(Questions about scene geometry)
↓

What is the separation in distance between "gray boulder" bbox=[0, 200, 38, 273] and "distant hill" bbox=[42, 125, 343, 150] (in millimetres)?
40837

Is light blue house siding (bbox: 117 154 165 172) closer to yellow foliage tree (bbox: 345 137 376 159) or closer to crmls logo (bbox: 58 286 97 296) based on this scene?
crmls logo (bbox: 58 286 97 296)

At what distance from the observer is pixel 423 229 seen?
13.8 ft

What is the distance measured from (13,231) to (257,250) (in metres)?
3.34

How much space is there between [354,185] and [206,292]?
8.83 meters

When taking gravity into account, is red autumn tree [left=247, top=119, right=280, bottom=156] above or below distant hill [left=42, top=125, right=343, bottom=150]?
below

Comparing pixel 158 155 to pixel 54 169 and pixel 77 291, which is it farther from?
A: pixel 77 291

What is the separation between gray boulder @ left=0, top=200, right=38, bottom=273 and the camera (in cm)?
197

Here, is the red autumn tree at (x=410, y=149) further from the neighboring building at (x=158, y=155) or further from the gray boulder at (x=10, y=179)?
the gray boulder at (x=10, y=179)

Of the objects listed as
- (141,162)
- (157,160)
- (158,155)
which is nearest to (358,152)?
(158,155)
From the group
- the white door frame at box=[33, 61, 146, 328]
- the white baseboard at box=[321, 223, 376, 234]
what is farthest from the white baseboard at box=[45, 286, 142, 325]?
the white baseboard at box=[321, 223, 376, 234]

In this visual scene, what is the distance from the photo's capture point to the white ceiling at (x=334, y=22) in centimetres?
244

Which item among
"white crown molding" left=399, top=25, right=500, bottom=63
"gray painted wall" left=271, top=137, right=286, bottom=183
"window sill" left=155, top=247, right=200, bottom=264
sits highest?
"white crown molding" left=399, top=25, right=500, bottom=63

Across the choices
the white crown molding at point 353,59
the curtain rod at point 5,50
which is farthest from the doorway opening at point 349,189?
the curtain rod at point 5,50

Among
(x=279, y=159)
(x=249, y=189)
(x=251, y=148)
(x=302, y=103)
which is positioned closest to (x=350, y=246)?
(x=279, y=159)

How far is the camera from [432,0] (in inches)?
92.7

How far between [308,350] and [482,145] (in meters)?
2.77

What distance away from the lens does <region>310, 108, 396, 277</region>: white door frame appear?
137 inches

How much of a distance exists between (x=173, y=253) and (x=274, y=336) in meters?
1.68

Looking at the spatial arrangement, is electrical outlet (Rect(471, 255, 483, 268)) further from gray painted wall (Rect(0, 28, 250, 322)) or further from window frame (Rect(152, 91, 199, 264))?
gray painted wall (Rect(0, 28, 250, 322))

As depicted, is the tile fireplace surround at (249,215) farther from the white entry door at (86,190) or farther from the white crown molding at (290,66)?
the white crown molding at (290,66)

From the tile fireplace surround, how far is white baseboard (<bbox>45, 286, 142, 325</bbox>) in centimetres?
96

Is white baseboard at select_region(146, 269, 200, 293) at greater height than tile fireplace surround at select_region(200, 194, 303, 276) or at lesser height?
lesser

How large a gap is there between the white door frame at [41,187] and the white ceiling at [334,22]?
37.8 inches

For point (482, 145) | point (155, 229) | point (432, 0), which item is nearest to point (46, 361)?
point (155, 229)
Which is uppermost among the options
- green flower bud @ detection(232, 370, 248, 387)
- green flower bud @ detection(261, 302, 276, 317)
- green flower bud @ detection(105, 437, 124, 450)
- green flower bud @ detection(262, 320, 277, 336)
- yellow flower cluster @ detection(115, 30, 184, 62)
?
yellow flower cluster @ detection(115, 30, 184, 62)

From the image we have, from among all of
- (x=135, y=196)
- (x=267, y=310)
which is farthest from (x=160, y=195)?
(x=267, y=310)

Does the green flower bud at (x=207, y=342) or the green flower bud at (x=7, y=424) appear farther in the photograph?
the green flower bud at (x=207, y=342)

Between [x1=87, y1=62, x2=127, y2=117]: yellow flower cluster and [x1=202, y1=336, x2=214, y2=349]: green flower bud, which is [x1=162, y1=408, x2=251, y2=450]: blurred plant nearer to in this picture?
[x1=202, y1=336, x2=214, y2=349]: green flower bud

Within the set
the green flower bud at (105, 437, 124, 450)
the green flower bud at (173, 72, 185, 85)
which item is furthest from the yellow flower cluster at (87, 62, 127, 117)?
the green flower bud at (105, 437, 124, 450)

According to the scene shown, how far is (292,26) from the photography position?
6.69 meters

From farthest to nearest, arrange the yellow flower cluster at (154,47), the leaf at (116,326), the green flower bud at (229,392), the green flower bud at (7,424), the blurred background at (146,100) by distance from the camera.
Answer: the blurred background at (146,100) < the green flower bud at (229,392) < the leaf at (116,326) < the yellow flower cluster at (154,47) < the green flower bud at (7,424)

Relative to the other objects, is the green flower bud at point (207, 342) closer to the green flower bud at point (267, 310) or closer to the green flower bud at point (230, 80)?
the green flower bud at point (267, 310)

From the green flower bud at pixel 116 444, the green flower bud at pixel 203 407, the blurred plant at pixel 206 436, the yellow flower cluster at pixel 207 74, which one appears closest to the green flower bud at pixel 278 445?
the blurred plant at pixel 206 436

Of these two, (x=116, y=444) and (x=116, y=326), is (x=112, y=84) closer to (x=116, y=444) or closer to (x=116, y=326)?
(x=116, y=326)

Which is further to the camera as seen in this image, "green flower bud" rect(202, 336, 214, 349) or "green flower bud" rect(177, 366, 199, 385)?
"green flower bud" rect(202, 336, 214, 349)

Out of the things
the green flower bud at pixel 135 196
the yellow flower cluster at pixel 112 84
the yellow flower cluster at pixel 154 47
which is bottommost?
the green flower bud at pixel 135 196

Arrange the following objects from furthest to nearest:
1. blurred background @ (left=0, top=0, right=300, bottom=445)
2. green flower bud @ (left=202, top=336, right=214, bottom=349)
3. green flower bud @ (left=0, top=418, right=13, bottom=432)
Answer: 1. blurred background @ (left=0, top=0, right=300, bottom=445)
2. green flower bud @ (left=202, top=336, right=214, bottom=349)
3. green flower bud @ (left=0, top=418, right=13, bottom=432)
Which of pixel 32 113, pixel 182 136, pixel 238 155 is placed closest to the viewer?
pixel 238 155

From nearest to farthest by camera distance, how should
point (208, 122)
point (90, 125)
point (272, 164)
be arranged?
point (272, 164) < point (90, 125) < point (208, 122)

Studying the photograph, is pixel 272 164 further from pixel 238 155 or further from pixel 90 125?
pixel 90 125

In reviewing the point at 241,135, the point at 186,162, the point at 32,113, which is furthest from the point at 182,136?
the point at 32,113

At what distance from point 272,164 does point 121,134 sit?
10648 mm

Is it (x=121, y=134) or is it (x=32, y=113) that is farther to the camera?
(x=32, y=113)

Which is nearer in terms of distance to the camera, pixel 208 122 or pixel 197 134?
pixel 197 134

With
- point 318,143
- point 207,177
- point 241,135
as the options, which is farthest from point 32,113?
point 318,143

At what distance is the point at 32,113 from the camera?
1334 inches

↑

◆ **PROBLEM**:
Repeat every line of the material above word for word, keeping each answer on its own line.

◆ **COMPLETED TASK**:
What is the separation in distance between "gray boulder" bbox=[0, 200, 38, 273] and "distant hill" bbox=[42, 125, 343, 150] (in millimetres)?
40837

Is light blue house siding (bbox: 117 154 165 172) closer to yellow foliage tree (bbox: 345 137 376 159) or closer to crmls logo (bbox: 58 286 97 296) based on this scene?
crmls logo (bbox: 58 286 97 296)

At what distance from the observer is pixel 423 229 seen?
13.8 ft

What is the distance measured from (13,231) to (257,250) (in metres)?
3.34

How much space is there between [354,185] and [206,292]?
8.83 meters

When taking gravity into account, is red autumn tree [left=247, top=119, right=280, bottom=156] above or below distant hill [left=42, top=125, right=343, bottom=150]?
below

Comparing pixel 158 155 to pixel 54 169 and pixel 77 291, which is it farther from?
A: pixel 77 291

What is the separation between gray boulder @ left=0, top=200, right=38, bottom=273 and the camera (in cm)?
197

Here, is the red autumn tree at (x=410, y=149) further from the neighboring building at (x=158, y=155) or further from the gray boulder at (x=10, y=179)?
the gray boulder at (x=10, y=179)

Of the objects listed as
- (141,162)
- (157,160)
- (158,155)
which is nearest to (358,152)?
(158,155)
From the group
- the white door frame at box=[33, 61, 146, 328]
- the white baseboard at box=[321, 223, 376, 234]
what is farthest from the white baseboard at box=[45, 286, 142, 325]?
the white baseboard at box=[321, 223, 376, 234]

In this visual scene, what is the distance from the photo's capture point to the white ceiling at (x=334, y=22) in centimetres?
244

Which item among
"white crown molding" left=399, top=25, right=500, bottom=63
"gray painted wall" left=271, top=137, right=286, bottom=183
"window sill" left=155, top=247, right=200, bottom=264
sits highest?
"white crown molding" left=399, top=25, right=500, bottom=63

Across the choices
the white crown molding at point 353,59
the curtain rod at point 5,50
which is farthest from the doorway opening at point 349,189?
the curtain rod at point 5,50

Among
(x=279, y=159)
(x=249, y=189)
(x=251, y=148)
(x=302, y=103)
which is positioned closest to (x=350, y=246)?
(x=279, y=159)

How far is the camera from [432,0] (in inches)?
92.7

How far between [308,350] and [482,145] (in meters)?
2.77

What distance away from the lens does <region>310, 108, 396, 277</region>: white door frame appear?
137 inches

How much of a distance exists between (x=173, y=253) and (x=274, y=336) in meters?
1.68

Looking at the spatial arrangement, is electrical outlet (Rect(471, 255, 483, 268)) further from gray painted wall (Rect(0, 28, 250, 322)) or further from window frame (Rect(152, 91, 199, 264))?
gray painted wall (Rect(0, 28, 250, 322))

As depicted, is the tile fireplace surround at (249,215) farther from the white entry door at (86,190) or farther from the white crown molding at (290,66)?
the white crown molding at (290,66)

From the tile fireplace surround, how far is white baseboard (<bbox>45, 286, 142, 325</bbox>) in centimetres?
96

Is white baseboard at select_region(146, 269, 200, 293) at greater height than tile fireplace surround at select_region(200, 194, 303, 276) or at lesser height?
lesser

How large a gap is there between the white door frame at [41,187] and the white ceiling at [334,22]?
37.8 inches

For point (482, 145) | point (155, 229) | point (432, 0), which item is nearest to point (46, 361)?
point (155, 229)
Which is uppermost among the options
- green flower bud @ detection(232, 370, 248, 387)
- green flower bud @ detection(261, 302, 276, 317)
- green flower bud @ detection(105, 437, 124, 450)
- green flower bud @ detection(262, 320, 277, 336)
- yellow flower cluster @ detection(115, 30, 184, 62)
?
yellow flower cluster @ detection(115, 30, 184, 62)

From the image we have, from among all of
- (x=135, y=196)
- (x=267, y=310)
which is farthest from (x=160, y=195)?
(x=267, y=310)

Does the green flower bud at (x=207, y=342) or the green flower bud at (x=7, y=424) appear farther in the photograph?
the green flower bud at (x=207, y=342)

Between [x1=87, y1=62, x2=127, y2=117]: yellow flower cluster and [x1=202, y1=336, x2=214, y2=349]: green flower bud, which is [x1=162, y1=408, x2=251, y2=450]: blurred plant nearer to in this picture?
[x1=202, y1=336, x2=214, y2=349]: green flower bud

Within the set
the green flower bud at (105, 437, 124, 450)
the green flower bud at (173, 72, 185, 85)
which item is furthest from the yellow flower cluster at (87, 62, 127, 117)?
the green flower bud at (105, 437, 124, 450)

According to the scene shown, how far is (292,26) from the photography position?
6.69 meters

From farthest to nearest, arrange the yellow flower cluster at (154,47), the leaf at (116,326), the green flower bud at (229,392), the green flower bud at (7,424), the blurred background at (146,100) by distance from the camera.
Answer: the blurred background at (146,100) < the green flower bud at (229,392) < the leaf at (116,326) < the yellow flower cluster at (154,47) < the green flower bud at (7,424)

Relative to the other objects, is the green flower bud at point (207, 342) closer to the green flower bud at point (267, 310) or closer to the green flower bud at point (230, 80)?
the green flower bud at point (267, 310)

From the green flower bud at pixel 116 444, the green flower bud at pixel 203 407, the blurred plant at pixel 206 436, the yellow flower cluster at pixel 207 74, which one appears closest to the green flower bud at pixel 278 445?
the blurred plant at pixel 206 436

Of these two, (x=116, y=444) and (x=116, y=326), is (x=112, y=84) closer to (x=116, y=444) or closer to (x=116, y=326)?
(x=116, y=326)

Which is further to the camera as seen in this image, "green flower bud" rect(202, 336, 214, 349) or "green flower bud" rect(177, 366, 199, 385)?
"green flower bud" rect(202, 336, 214, 349)

Out of the things
the green flower bud at pixel 135 196
the yellow flower cluster at pixel 112 84
the yellow flower cluster at pixel 154 47
which is bottommost?
the green flower bud at pixel 135 196

Arrange the following objects from furthest to nearest:
1. blurred background @ (left=0, top=0, right=300, bottom=445)
2. green flower bud @ (left=202, top=336, right=214, bottom=349)
3. green flower bud @ (left=0, top=418, right=13, bottom=432)
Answer: 1. blurred background @ (left=0, top=0, right=300, bottom=445)
2. green flower bud @ (left=202, top=336, right=214, bottom=349)
3. green flower bud @ (left=0, top=418, right=13, bottom=432)
Which of pixel 32 113, pixel 182 136, pixel 238 155 is placed closest to the viewer?
pixel 238 155

From nearest to farthest by camera distance, how should
point (208, 122)
point (90, 125)
point (272, 164)
be arranged?
point (272, 164) < point (90, 125) < point (208, 122)

Studying the photograph, is pixel 272 164 further from pixel 238 155 or further from pixel 90 125?
pixel 90 125

In reviewing the point at 241,135, the point at 186,162, the point at 32,113, which is furthest from the point at 182,136?
the point at 32,113

At what distance from point 272,164 does point 121,134 sit?
10648 mm

Is it (x=121, y=134) or is it (x=32, y=113) that is farther to the camera?
(x=32, y=113)

Which is nearer in terms of distance to the camera, pixel 208 122 or pixel 197 134?
pixel 197 134

With
- point 318,143
- point 207,177
- point 241,135
as the options, which is farthest from point 32,113?
point 318,143

At what distance is the point at 32,113 from the camera?
1334 inches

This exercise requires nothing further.